> _Задание A_: Извлеките из записей все строки, где встречается строка "instances", с учетом регистра.

> _Фрагмент текста_:
Один раз ко мне зашел князь Д., только что назначенный адъютантом к князю Барятинскому, и просил представить его Я. П. Бакланову. Князь Д., теперь уже давно покойник, прекрасный товарищ, был всецело воспитан на великосветском паркете, любил порой и кутнуть, и глупостей поврать, но привык, чтобы все это было обставлено как следует, и чтобы глупости эти были рассказаны на французском языке; а о таких детях бивуачного костра, как Яков Петрович, он сроду и понятия не имел.

Мы приехали в одиннадцать часов дня и, узнав от ординарца, что атаман дома, вошли в комнату. Во всем доме царствовала абсолютная пустота и тишина, все окна и двери были отворены настежь, а из гостиной долетал чей-то мощный храп. Д. с изумлением взглянул на меня. Я указал ему рукою на крайнюю дверь, и мы вошли в гостиную, убранную довольно хорошо; перед голубым диваном стоял круглый стол, а у стола на ковре, положив голову на кожаную подушку, спал Бакланов, вытянувши почти во всю комнату свою громадную фигуру; он был без чекменя, в желтой шелковой рубахе, на которой, растрепавшись, чернела его огромная борода.

— Allons nous en, — прошептал мне Д., поднявшись на цыпочки и собираясь осторожно выйти из комнаты. Но в эту минуту Яков Петрович проснулся, зевнул на весь дом и, увидя нас, поднялся с полу.

— А, дорогие гости, милости просим, — произнес он, протягивая нам обе обнаженные и косматые, как лапы медведя, руки: — а я вот немножко заснул после обеда.

Я представил Д.; Яков Петрович надел чекмень, и мы все трое чинно расселись.

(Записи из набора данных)
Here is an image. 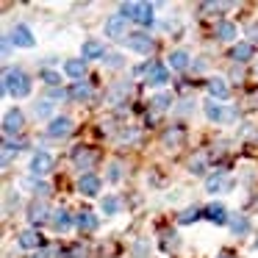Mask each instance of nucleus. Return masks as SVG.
I'll use <instances>...</instances> for the list:
<instances>
[{
	"instance_id": "20e7f679",
	"label": "nucleus",
	"mask_w": 258,
	"mask_h": 258,
	"mask_svg": "<svg viewBox=\"0 0 258 258\" xmlns=\"http://www.w3.org/2000/svg\"><path fill=\"white\" fill-rule=\"evenodd\" d=\"M50 169H53V156L50 153H36V156L31 158V175H34V178H45Z\"/></svg>"
},
{
	"instance_id": "9b49d317",
	"label": "nucleus",
	"mask_w": 258,
	"mask_h": 258,
	"mask_svg": "<svg viewBox=\"0 0 258 258\" xmlns=\"http://www.w3.org/2000/svg\"><path fill=\"white\" fill-rule=\"evenodd\" d=\"M81 56L84 58H103L106 56V47H103V42L89 39V42H84V47H81Z\"/></svg>"
},
{
	"instance_id": "4c0bfd02",
	"label": "nucleus",
	"mask_w": 258,
	"mask_h": 258,
	"mask_svg": "<svg viewBox=\"0 0 258 258\" xmlns=\"http://www.w3.org/2000/svg\"><path fill=\"white\" fill-rule=\"evenodd\" d=\"M217 258H230V255H217Z\"/></svg>"
},
{
	"instance_id": "423d86ee",
	"label": "nucleus",
	"mask_w": 258,
	"mask_h": 258,
	"mask_svg": "<svg viewBox=\"0 0 258 258\" xmlns=\"http://www.w3.org/2000/svg\"><path fill=\"white\" fill-rule=\"evenodd\" d=\"M125 45L131 47V50H136L139 56H147V53H153V39L145 34H128V42Z\"/></svg>"
},
{
	"instance_id": "bb28decb",
	"label": "nucleus",
	"mask_w": 258,
	"mask_h": 258,
	"mask_svg": "<svg viewBox=\"0 0 258 258\" xmlns=\"http://www.w3.org/2000/svg\"><path fill=\"white\" fill-rule=\"evenodd\" d=\"M42 81H45L47 86H58L61 84V75H58L56 70H42Z\"/></svg>"
},
{
	"instance_id": "cd10ccee",
	"label": "nucleus",
	"mask_w": 258,
	"mask_h": 258,
	"mask_svg": "<svg viewBox=\"0 0 258 258\" xmlns=\"http://www.w3.org/2000/svg\"><path fill=\"white\" fill-rule=\"evenodd\" d=\"M169 103H172V97H169L167 92H161V95L153 97V106H156V111H164V108H169Z\"/></svg>"
},
{
	"instance_id": "a211bd4d",
	"label": "nucleus",
	"mask_w": 258,
	"mask_h": 258,
	"mask_svg": "<svg viewBox=\"0 0 258 258\" xmlns=\"http://www.w3.org/2000/svg\"><path fill=\"white\" fill-rule=\"evenodd\" d=\"M50 225L58 230V233H64V230H70V225H73V222H70V214L67 211H56V214H53V219H50Z\"/></svg>"
},
{
	"instance_id": "4be33fe9",
	"label": "nucleus",
	"mask_w": 258,
	"mask_h": 258,
	"mask_svg": "<svg viewBox=\"0 0 258 258\" xmlns=\"http://www.w3.org/2000/svg\"><path fill=\"white\" fill-rule=\"evenodd\" d=\"M89 97H92V89H89V86H84L81 81L70 89V100H78L81 103V100H89Z\"/></svg>"
},
{
	"instance_id": "c85d7f7f",
	"label": "nucleus",
	"mask_w": 258,
	"mask_h": 258,
	"mask_svg": "<svg viewBox=\"0 0 258 258\" xmlns=\"http://www.w3.org/2000/svg\"><path fill=\"white\" fill-rule=\"evenodd\" d=\"M195 219H200V211H197V208H186V211L178 217V222L180 225H189V222H195Z\"/></svg>"
},
{
	"instance_id": "c756f323",
	"label": "nucleus",
	"mask_w": 258,
	"mask_h": 258,
	"mask_svg": "<svg viewBox=\"0 0 258 258\" xmlns=\"http://www.w3.org/2000/svg\"><path fill=\"white\" fill-rule=\"evenodd\" d=\"M25 189H34V195H47V191H50V186L47 183H34V180H25Z\"/></svg>"
},
{
	"instance_id": "2f4dec72",
	"label": "nucleus",
	"mask_w": 258,
	"mask_h": 258,
	"mask_svg": "<svg viewBox=\"0 0 258 258\" xmlns=\"http://www.w3.org/2000/svg\"><path fill=\"white\" fill-rule=\"evenodd\" d=\"M191 172H195V175L206 172V156H195V161H191Z\"/></svg>"
},
{
	"instance_id": "f3484780",
	"label": "nucleus",
	"mask_w": 258,
	"mask_h": 258,
	"mask_svg": "<svg viewBox=\"0 0 258 258\" xmlns=\"http://www.w3.org/2000/svg\"><path fill=\"white\" fill-rule=\"evenodd\" d=\"M169 67H172V70H186V67H189V53H186V50L169 53Z\"/></svg>"
},
{
	"instance_id": "a878e982",
	"label": "nucleus",
	"mask_w": 258,
	"mask_h": 258,
	"mask_svg": "<svg viewBox=\"0 0 258 258\" xmlns=\"http://www.w3.org/2000/svg\"><path fill=\"white\" fill-rule=\"evenodd\" d=\"M100 208H103V214H108V217H111V214H117V211H119V200H117L114 195H108V197H103Z\"/></svg>"
},
{
	"instance_id": "6e6552de",
	"label": "nucleus",
	"mask_w": 258,
	"mask_h": 258,
	"mask_svg": "<svg viewBox=\"0 0 258 258\" xmlns=\"http://www.w3.org/2000/svg\"><path fill=\"white\" fill-rule=\"evenodd\" d=\"M20 131H23V111L14 108L3 117V134H20Z\"/></svg>"
},
{
	"instance_id": "aec40b11",
	"label": "nucleus",
	"mask_w": 258,
	"mask_h": 258,
	"mask_svg": "<svg viewBox=\"0 0 258 258\" xmlns=\"http://www.w3.org/2000/svg\"><path fill=\"white\" fill-rule=\"evenodd\" d=\"M20 247H25V250L39 247V233H36V230H23V233H20Z\"/></svg>"
},
{
	"instance_id": "5701e85b",
	"label": "nucleus",
	"mask_w": 258,
	"mask_h": 258,
	"mask_svg": "<svg viewBox=\"0 0 258 258\" xmlns=\"http://www.w3.org/2000/svg\"><path fill=\"white\" fill-rule=\"evenodd\" d=\"M64 70H67L70 78H84V61H78V58H70L67 64H64Z\"/></svg>"
},
{
	"instance_id": "2eb2a0df",
	"label": "nucleus",
	"mask_w": 258,
	"mask_h": 258,
	"mask_svg": "<svg viewBox=\"0 0 258 258\" xmlns=\"http://www.w3.org/2000/svg\"><path fill=\"white\" fill-rule=\"evenodd\" d=\"M217 36H219L222 42H236L239 31H236L233 23H217Z\"/></svg>"
},
{
	"instance_id": "e433bc0d",
	"label": "nucleus",
	"mask_w": 258,
	"mask_h": 258,
	"mask_svg": "<svg viewBox=\"0 0 258 258\" xmlns=\"http://www.w3.org/2000/svg\"><path fill=\"white\" fill-rule=\"evenodd\" d=\"M34 258H47V252H39V255H34Z\"/></svg>"
},
{
	"instance_id": "412c9836",
	"label": "nucleus",
	"mask_w": 258,
	"mask_h": 258,
	"mask_svg": "<svg viewBox=\"0 0 258 258\" xmlns=\"http://www.w3.org/2000/svg\"><path fill=\"white\" fill-rule=\"evenodd\" d=\"M233 58H236V61H247V58H252V45H250V42H236Z\"/></svg>"
},
{
	"instance_id": "b1692460",
	"label": "nucleus",
	"mask_w": 258,
	"mask_h": 258,
	"mask_svg": "<svg viewBox=\"0 0 258 258\" xmlns=\"http://www.w3.org/2000/svg\"><path fill=\"white\" fill-rule=\"evenodd\" d=\"M34 114H36L39 119L53 117V103H50V100H39V103H34Z\"/></svg>"
},
{
	"instance_id": "7c9ffc66",
	"label": "nucleus",
	"mask_w": 258,
	"mask_h": 258,
	"mask_svg": "<svg viewBox=\"0 0 258 258\" xmlns=\"http://www.w3.org/2000/svg\"><path fill=\"white\" fill-rule=\"evenodd\" d=\"M222 186H225V178H222V175H214V178H208L206 189H208V191H219Z\"/></svg>"
},
{
	"instance_id": "c9c22d12",
	"label": "nucleus",
	"mask_w": 258,
	"mask_h": 258,
	"mask_svg": "<svg viewBox=\"0 0 258 258\" xmlns=\"http://www.w3.org/2000/svg\"><path fill=\"white\" fill-rule=\"evenodd\" d=\"M108 180H119V164H111V167H108Z\"/></svg>"
},
{
	"instance_id": "9d476101",
	"label": "nucleus",
	"mask_w": 258,
	"mask_h": 258,
	"mask_svg": "<svg viewBox=\"0 0 258 258\" xmlns=\"http://www.w3.org/2000/svg\"><path fill=\"white\" fill-rule=\"evenodd\" d=\"M78 189H81V195L95 197V195H97V189H100V178H97V175H81Z\"/></svg>"
},
{
	"instance_id": "393cba45",
	"label": "nucleus",
	"mask_w": 258,
	"mask_h": 258,
	"mask_svg": "<svg viewBox=\"0 0 258 258\" xmlns=\"http://www.w3.org/2000/svg\"><path fill=\"white\" fill-rule=\"evenodd\" d=\"M230 230H233V233H247V230H250V222H247V217H241V214H236L233 219H230Z\"/></svg>"
},
{
	"instance_id": "f704fd0d",
	"label": "nucleus",
	"mask_w": 258,
	"mask_h": 258,
	"mask_svg": "<svg viewBox=\"0 0 258 258\" xmlns=\"http://www.w3.org/2000/svg\"><path fill=\"white\" fill-rule=\"evenodd\" d=\"M75 161H78V167H84V169H86V167H89V164H92V161H95V156H92V153H86V156H84V158H81V156H78V158H75Z\"/></svg>"
},
{
	"instance_id": "f03ea898",
	"label": "nucleus",
	"mask_w": 258,
	"mask_h": 258,
	"mask_svg": "<svg viewBox=\"0 0 258 258\" xmlns=\"http://www.w3.org/2000/svg\"><path fill=\"white\" fill-rule=\"evenodd\" d=\"M119 12H122L119 17L136 20L139 25H150L153 23V6H150V3H122Z\"/></svg>"
},
{
	"instance_id": "6ab92c4d",
	"label": "nucleus",
	"mask_w": 258,
	"mask_h": 258,
	"mask_svg": "<svg viewBox=\"0 0 258 258\" xmlns=\"http://www.w3.org/2000/svg\"><path fill=\"white\" fill-rule=\"evenodd\" d=\"M75 225H78L81 230H92V228L97 225V217H95L92 211H81L78 217H75Z\"/></svg>"
},
{
	"instance_id": "39448f33",
	"label": "nucleus",
	"mask_w": 258,
	"mask_h": 258,
	"mask_svg": "<svg viewBox=\"0 0 258 258\" xmlns=\"http://www.w3.org/2000/svg\"><path fill=\"white\" fill-rule=\"evenodd\" d=\"M70 131H73V119L70 117H53L50 125H47V136H50V139H61Z\"/></svg>"
},
{
	"instance_id": "58836bf2",
	"label": "nucleus",
	"mask_w": 258,
	"mask_h": 258,
	"mask_svg": "<svg viewBox=\"0 0 258 258\" xmlns=\"http://www.w3.org/2000/svg\"><path fill=\"white\" fill-rule=\"evenodd\" d=\"M255 250H258V239H255Z\"/></svg>"
},
{
	"instance_id": "72a5a7b5",
	"label": "nucleus",
	"mask_w": 258,
	"mask_h": 258,
	"mask_svg": "<svg viewBox=\"0 0 258 258\" xmlns=\"http://www.w3.org/2000/svg\"><path fill=\"white\" fill-rule=\"evenodd\" d=\"M106 64L108 67H119V64H122V56H119V53H111V56L106 58Z\"/></svg>"
},
{
	"instance_id": "473e14b6",
	"label": "nucleus",
	"mask_w": 258,
	"mask_h": 258,
	"mask_svg": "<svg viewBox=\"0 0 258 258\" xmlns=\"http://www.w3.org/2000/svg\"><path fill=\"white\" fill-rule=\"evenodd\" d=\"M150 250L147 247V241H136V247H134V252H136V258H145V252Z\"/></svg>"
},
{
	"instance_id": "0eeeda50",
	"label": "nucleus",
	"mask_w": 258,
	"mask_h": 258,
	"mask_svg": "<svg viewBox=\"0 0 258 258\" xmlns=\"http://www.w3.org/2000/svg\"><path fill=\"white\" fill-rule=\"evenodd\" d=\"M145 75H147V84H153V86H164L169 81V70L164 67V64H150V67H145Z\"/></svg>"
},
{
	"instance_id": "4468645a",
	"label": "nucleus",
	"mask_w": 258,
	"mask_h": 258,
	"mask_svg": "<svg viewBox=\"0 0 258 258\" xmlns=\"http://www.w3.org/2000/svg\"><path fill=\"white\" fill-rule=\"evenodd\" d=\"M206 219H211V222L222 225L225 219H228V211H225V206H222V203H211V206L206 208Z\"/></svg>"
},
{
	"instance_id": "f257e3e1",
	"label": "nucleus",
	"mask_w": 258,
	"mask_h": 258,
	"mask_svg": "<svg viewBox=\"0 0 258 258\" xmlns=\"http://www.w3.org/2000/svg\"><path fill=\"white\" fill-rule=\"evenodd\" d=\"M3 92L6 95H12L14 100H20V97H28L31 95V81L25 73H20V70H6L3 73Z\"/></svg>"
},
{
	"instance_id": "f8f14e48",
	"label": "nucleus",
	"mask_w": 258,
	"mask_h": 258,
	"mask_svg": "<svg viewBox=\"0 0 258 258\" xmlns=\"http://www.w3.org/2000/svg\"><path fill=\"white\" fill-rule=\"evenodd\" d=\"M208 92H211V97H217V100H225V97L230 95L228 84H225V78H219V75H214L211 81H208Z\"/></svg>"
},
{
	"instance_id": "1a4fd4ad",
	"label": "nucleus",
	"mask_w": 258,
	"mask_h": 258,
	"mask_svg": "<svg viewBox=\"0 0 258 258\" xmlns=\"http://www.w3.org/2000/svg\"><path fill=\"white\" fill-rule=\"evenodd\" d=\"M206 117L214 119V122H228V119H233V111H225L219 103H206Z\"/></svg>"
},
{
	"instance_id": "7ed1b4c3",
	"label": "nucleus",
	"mask_w": 258,
	"mask_h": 258,
	"mask_svg": "<svg viewBox=\"0 0 258 258\" xmlns=\"http://www.w3.org/2000/svg\"><path fill=\"white\" fill-rule=\"evenodd\" d=\"M9 39H12L17 47H25V50L36 47V36L31 34V28H28V25H17V28H14L12 34H9Z\"/></svg>"
},
{
	"instance_id": "dca6fc26",
	"label": "nucleus",
	"mask_w": 258,
	"mask_h": 258,
	"mask_svg": "<svg viewBox=\"0 0 258 258\" xmlns=\"http://www.w3.org/2000/svg\"><path fill=\"white\" fill-rule=\"evenodd\" d=\"M45 219H47V206L34 203V206H31V214H28V222H31V225H42Z\"/></svg>"
},
{
	"instance_id": "ddd939ff",
	"label": "nucleus",
	"mask_w": 258,
	"mask_h": 258,
	"mask_svg": "<svg viewBox=\"0 0 258 258\" xmlns=\"http://www.w3.org/2000/svg\"><path fill=\"white\" fill-rule=\"evenodd\" d=\"M106 36H111V39H122L125 34V17H111L106 23Z\"/></svg>"
}]
</instances>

> _Задание B_: Перечислите все предметы обстановки гостиной, которые названы во фрагменте текста.

> _Правильный ответ A_:
I'll use <instances>...</instances> for the list:
<instances>
</instances>

> _Правильный ответ B_: Голубой диван, круглый стол, ковер, кожаная подушка.